Sekedar info, gue ke kampus sekedar pake kaos dan jeans doang, beserta sepatu converse putih kesayangan gue yang jarang dicuci, karena gue penganut paham 'sepatu converse itu makin buluq makin kece' dan ternyata pada akhirnya ke-buluq-an converse tersebut semakin menambah esensi kesan buluq pada diriku. Oke. Sip.

Gue kuliah di Konoha University, salah satu universitas bergengsi di bagian Timur negara kami. Kabarnya, mahasiswa yang bisa masuk di kampus ini terdapat 3 golongan. Golongan pertama, yang bener-bener super pintar dan jenius. Golongan kedua, yang tajir melintir sedari lahir. Golongan ketiga, para kaum modal doa, alias beruntung. Dan yah, gue masuk di golongan ketiga.

Bagi gue, kuliah itu gak se-asik yang biasa kita saksikan di sinetron-sinetron sore. Jujur, gue merasa tertipu oleh mas-mas dan mbak-mbak FTV yang katanya kalo kuliah itu jadi enak, santai, gaul, dan penuh romansa.
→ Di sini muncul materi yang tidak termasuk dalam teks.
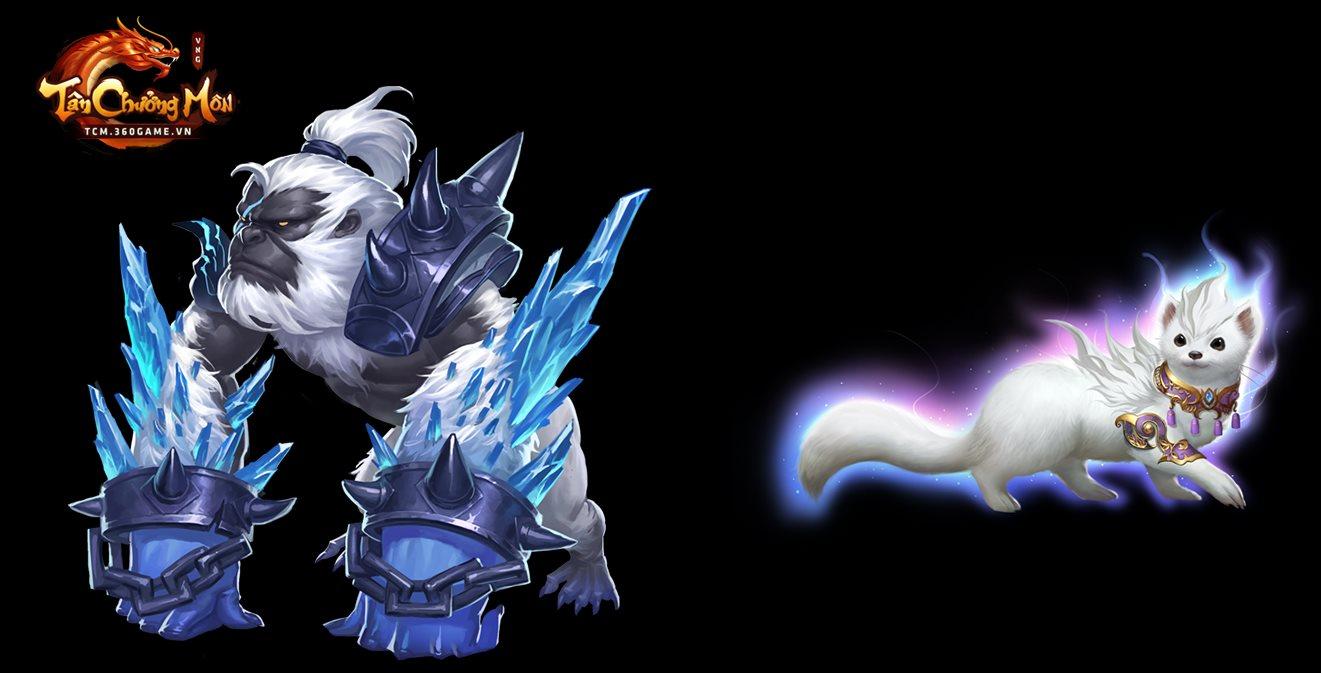 Tân Chưởng Môn VNG cũng cho người chơi tự do đi bắt Trân Thú như kiểu game nhập vai 4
Gue merasa paling tertipu di bagian ketiga, penuh romansa, hampir 5 tahun gue kuliah, gak pernah ada romansa yang menghampiri gue, adanya romansa sepihak, gue doang, dia kagak. Inilah seramnya hidup jadi cewek yang kelas parasnya menengah ke bawah, body juga B ajah, malah bisa jadi sasaran empuk para pelaku body shaming dengan kalimat andalan mereka: "rata banget sih, kutilang darat, kurus tinggi langsing, dada rata". Terkejam.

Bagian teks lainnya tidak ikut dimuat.